Ein Stück Internetgeschichte kehrt zurück
Nachdem der offizielle Dienst ICQ im Jahr 2024 endgültig eingestellt wurde, schien die Ära des einst populären Instant Messengers beendet. Doch eine Gruppe engagierter Fans hat nun unter dem Namen "ICQ Reborn" eine Software veröffentlicht, die das Original nicht nur optisch, sondern auch funktional wieder zum Leben erweckt. Das Projekt versteht sich dabei nicht als bloße Kopie, sondern als eine von Grund auf neu entwickelte Anwendung, die den Geist der klassischen Desktop-Kommunikation einfangen soll.
Retro-Design trifft auf moderne Technik
Wer sich an die frühen 2000er Jahre erinnert, wird sich bei ICQ Reborn sofort heimisch fühlen. Die Entwickler haben großen Wert darauf gelegt, die typische grafische Benutzeroberfläche (GUI) im kleinen Fensterformat originalgetreu nachzubilden. Auch die ikonischen Sounds, wie das bekannte "Uh-Oh"-Geräusch bei eingehenden Nachrichten, sind Teil der neuen Anwendung.
Die Bedienung orientiert sich strikt am klassischen Vorbild:
- Kontaktlisten in kompakter Darstellung
- Integrierte Suchfunktion zum Filtern von Kontakten
- Individuelle Nutzerprofile mit Bildern und persönlichen Informationen
Identifikation über ICQ-Nummern
Ein besonderes Merkmal von ICQ Reborn ist die Rückkehr zum historischen Identifikationssystem. Während moderne Messenger fast ausschließlich auf Telefonnummern oder E-Mail-Adressen basieren, setzt dieses Projekt wieder auf die klassischen ICQ-Nummern. Diese einmaligen Identifikationstokens dienen als zentrale Anlaufstelle, um Nutzer im Netzwerk zu finden und zu kontaktieren. Damit bewahrt das Projekt ein Alleinstellungsmerkmal, das viele Nutzer der ersten Stunde mit dem Messenger verbinden.
Fokus auf das Wesentliche
Die Entwickler von ICQ Reborn verfolgen einen minimalistischen Ansatz. Die aktuelle Version konzentriert sich primär auf den Austausch von Textnachrichten und die Übermittlung von Bildern. Auf moderne Zusatzfunktionen wie Voice-Chats oder Webcam-Übertragungen wurde bewusst verzichtet. Dies unterstreicht den Charakter der Software als einfache, fokussierte Chat-Lösung, die sich von der Funktionsüberladung aktueller Plattformen abhebt. Chats können sowohl in Einzelgesprächen als auch in Gruppen geführt werden, wobei Administratoren über eine Broadcast-Funktion alle Gruppenmitglieder gleichzeitig erreichen können.

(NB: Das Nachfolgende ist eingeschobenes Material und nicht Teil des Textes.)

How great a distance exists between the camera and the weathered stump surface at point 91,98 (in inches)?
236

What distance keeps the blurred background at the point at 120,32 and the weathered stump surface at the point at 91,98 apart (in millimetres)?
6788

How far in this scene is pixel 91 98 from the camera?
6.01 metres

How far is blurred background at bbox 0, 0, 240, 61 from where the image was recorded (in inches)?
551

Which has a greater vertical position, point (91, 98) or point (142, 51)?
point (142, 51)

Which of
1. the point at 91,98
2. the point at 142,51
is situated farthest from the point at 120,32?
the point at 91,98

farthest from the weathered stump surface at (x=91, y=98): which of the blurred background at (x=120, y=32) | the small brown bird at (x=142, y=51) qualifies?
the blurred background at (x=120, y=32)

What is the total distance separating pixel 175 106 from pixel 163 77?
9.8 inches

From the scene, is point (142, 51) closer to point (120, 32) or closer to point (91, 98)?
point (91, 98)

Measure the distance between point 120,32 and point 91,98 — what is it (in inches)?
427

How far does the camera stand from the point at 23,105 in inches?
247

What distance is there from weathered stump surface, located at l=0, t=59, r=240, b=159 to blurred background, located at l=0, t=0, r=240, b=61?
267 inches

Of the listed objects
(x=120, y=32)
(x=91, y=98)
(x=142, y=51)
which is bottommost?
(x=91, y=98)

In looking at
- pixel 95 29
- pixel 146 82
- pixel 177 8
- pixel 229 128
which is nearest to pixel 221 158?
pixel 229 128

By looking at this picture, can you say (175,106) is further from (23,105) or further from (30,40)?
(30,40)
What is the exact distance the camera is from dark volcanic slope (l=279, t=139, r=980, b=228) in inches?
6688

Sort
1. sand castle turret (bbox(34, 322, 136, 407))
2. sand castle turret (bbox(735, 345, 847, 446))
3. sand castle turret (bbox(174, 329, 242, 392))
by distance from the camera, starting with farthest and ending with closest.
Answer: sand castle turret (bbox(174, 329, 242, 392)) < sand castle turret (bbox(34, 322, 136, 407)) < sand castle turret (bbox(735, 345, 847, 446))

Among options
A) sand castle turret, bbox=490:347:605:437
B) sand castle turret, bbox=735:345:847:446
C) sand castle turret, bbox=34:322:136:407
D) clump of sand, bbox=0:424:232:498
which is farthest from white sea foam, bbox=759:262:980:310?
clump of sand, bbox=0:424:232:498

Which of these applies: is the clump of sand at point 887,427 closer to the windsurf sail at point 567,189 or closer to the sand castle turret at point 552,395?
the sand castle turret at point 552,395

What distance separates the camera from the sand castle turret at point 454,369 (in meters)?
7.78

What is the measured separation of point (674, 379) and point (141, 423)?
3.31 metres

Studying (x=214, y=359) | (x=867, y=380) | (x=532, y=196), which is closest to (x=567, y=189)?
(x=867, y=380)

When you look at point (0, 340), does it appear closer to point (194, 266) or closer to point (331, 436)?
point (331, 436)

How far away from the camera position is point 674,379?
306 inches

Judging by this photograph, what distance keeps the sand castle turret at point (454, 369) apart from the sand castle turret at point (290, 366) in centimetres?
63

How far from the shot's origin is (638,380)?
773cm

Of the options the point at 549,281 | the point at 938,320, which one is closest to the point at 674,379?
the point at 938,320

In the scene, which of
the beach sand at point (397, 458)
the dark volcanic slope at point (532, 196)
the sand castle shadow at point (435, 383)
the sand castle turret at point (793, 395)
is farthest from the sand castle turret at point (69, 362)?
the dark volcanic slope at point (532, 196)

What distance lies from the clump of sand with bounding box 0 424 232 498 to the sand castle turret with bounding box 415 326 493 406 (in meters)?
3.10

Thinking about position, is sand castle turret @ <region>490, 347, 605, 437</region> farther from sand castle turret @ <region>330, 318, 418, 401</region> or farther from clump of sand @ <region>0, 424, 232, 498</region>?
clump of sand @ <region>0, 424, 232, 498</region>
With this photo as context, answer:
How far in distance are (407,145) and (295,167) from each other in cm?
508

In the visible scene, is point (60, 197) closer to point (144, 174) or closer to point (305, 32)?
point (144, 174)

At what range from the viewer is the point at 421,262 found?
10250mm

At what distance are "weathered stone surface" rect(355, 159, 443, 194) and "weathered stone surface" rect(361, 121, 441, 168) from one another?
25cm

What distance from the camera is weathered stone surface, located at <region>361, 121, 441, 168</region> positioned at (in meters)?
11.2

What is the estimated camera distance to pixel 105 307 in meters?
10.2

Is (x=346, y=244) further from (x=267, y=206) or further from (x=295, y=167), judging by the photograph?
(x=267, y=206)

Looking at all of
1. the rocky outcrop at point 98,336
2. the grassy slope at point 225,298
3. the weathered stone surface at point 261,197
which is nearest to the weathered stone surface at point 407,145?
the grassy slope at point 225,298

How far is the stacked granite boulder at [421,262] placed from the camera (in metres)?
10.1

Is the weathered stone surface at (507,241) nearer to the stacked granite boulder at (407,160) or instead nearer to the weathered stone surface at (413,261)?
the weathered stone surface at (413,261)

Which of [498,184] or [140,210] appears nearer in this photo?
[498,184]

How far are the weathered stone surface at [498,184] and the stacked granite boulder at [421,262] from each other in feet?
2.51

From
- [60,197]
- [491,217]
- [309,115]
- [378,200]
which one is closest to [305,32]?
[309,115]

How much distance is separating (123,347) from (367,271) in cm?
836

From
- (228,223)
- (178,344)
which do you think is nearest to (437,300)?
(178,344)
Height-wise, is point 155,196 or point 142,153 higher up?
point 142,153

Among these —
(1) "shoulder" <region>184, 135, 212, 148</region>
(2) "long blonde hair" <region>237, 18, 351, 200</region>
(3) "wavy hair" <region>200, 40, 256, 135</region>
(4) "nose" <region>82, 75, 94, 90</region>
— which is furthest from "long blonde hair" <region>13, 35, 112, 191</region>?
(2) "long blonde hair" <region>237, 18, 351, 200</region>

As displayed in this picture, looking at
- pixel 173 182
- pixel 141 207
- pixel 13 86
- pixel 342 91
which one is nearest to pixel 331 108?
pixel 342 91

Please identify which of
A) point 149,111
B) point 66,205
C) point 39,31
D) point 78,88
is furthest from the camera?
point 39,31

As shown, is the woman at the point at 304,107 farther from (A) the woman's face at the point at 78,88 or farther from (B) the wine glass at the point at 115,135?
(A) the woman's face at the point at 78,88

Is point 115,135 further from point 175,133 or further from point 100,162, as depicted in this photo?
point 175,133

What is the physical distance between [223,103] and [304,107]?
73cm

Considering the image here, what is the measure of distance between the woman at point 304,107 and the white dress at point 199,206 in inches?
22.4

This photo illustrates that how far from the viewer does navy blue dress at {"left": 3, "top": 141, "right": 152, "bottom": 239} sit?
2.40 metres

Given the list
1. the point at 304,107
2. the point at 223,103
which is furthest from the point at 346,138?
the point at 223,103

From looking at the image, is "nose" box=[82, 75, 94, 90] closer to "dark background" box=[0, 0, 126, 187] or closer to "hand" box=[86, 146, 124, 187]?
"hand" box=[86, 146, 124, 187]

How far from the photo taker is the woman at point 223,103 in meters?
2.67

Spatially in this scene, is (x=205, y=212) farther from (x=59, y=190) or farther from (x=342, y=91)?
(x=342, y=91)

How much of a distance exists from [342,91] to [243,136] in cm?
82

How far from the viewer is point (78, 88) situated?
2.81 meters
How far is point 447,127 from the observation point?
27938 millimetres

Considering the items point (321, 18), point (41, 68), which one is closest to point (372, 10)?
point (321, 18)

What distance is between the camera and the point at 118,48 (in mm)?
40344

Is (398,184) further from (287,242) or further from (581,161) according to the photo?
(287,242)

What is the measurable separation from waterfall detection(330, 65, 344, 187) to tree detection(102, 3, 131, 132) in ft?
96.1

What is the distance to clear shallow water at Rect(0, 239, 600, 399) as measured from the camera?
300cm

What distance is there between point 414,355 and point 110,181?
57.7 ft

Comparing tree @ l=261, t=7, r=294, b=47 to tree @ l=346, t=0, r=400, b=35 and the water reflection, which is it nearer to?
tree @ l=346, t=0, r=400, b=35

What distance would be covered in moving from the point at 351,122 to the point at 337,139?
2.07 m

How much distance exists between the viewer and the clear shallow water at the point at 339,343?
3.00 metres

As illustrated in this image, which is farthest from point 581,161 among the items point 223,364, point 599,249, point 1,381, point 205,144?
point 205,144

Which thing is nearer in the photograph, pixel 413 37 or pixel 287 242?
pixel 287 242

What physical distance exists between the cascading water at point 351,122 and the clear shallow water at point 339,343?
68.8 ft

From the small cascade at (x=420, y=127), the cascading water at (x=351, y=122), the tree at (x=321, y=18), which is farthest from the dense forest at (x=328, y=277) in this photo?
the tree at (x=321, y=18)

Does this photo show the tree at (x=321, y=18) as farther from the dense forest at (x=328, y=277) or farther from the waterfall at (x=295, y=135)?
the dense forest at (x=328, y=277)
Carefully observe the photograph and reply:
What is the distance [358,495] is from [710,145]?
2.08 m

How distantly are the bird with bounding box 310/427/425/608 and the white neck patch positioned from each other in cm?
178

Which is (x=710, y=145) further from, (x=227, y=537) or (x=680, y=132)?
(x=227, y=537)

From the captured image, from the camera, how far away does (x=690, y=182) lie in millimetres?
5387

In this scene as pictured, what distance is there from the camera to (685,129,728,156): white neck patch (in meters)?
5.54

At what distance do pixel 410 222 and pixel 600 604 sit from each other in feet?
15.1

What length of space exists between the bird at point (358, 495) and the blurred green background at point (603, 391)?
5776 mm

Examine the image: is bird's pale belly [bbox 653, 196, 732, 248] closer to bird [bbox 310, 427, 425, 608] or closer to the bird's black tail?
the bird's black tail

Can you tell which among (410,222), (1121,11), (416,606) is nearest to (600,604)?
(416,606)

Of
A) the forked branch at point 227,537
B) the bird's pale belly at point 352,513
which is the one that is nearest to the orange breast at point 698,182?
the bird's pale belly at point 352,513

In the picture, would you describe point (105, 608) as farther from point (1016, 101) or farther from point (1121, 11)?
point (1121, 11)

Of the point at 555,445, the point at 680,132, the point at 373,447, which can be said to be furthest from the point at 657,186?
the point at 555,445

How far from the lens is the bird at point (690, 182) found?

Technische Basis und aktuelle Herausforderungen
Technisch basiert das System auf privaten XMPP-Servern. Da das Projekt derzeit eine wachsende Community verzeichnet, kommt es laut den Entwicklern häufig zu Bug-Reports und entsprechenden Software-Updates. Nutzer sollten sich daher auf eine dynamische Entwicklungsphase einstellen. In der Vergangenheit erforderte eine Datenmigration bereits eine temporäre Abschaltung der Server, was die Abhängigkeit von der privaten Infrastruktur verdeutlicht.
Aktuell steht die Anwendung ausschließlich für Windows 10 und Windows 11 zur Verfügung und kann über die offizielle Projektwebseite bezogen werden. Ob und wann weitere Betriebssysteme unterstützt werden, bleibt abzuwarten. Die kontinuierliche Weiterentwicklung durch die Fans zeigt jedoch, dass das Interesse an der nostalgischen Art der digitalen Kommunikation auch Jahre nach dem ursprünglichen Aus von ICQ ungebrochen ist.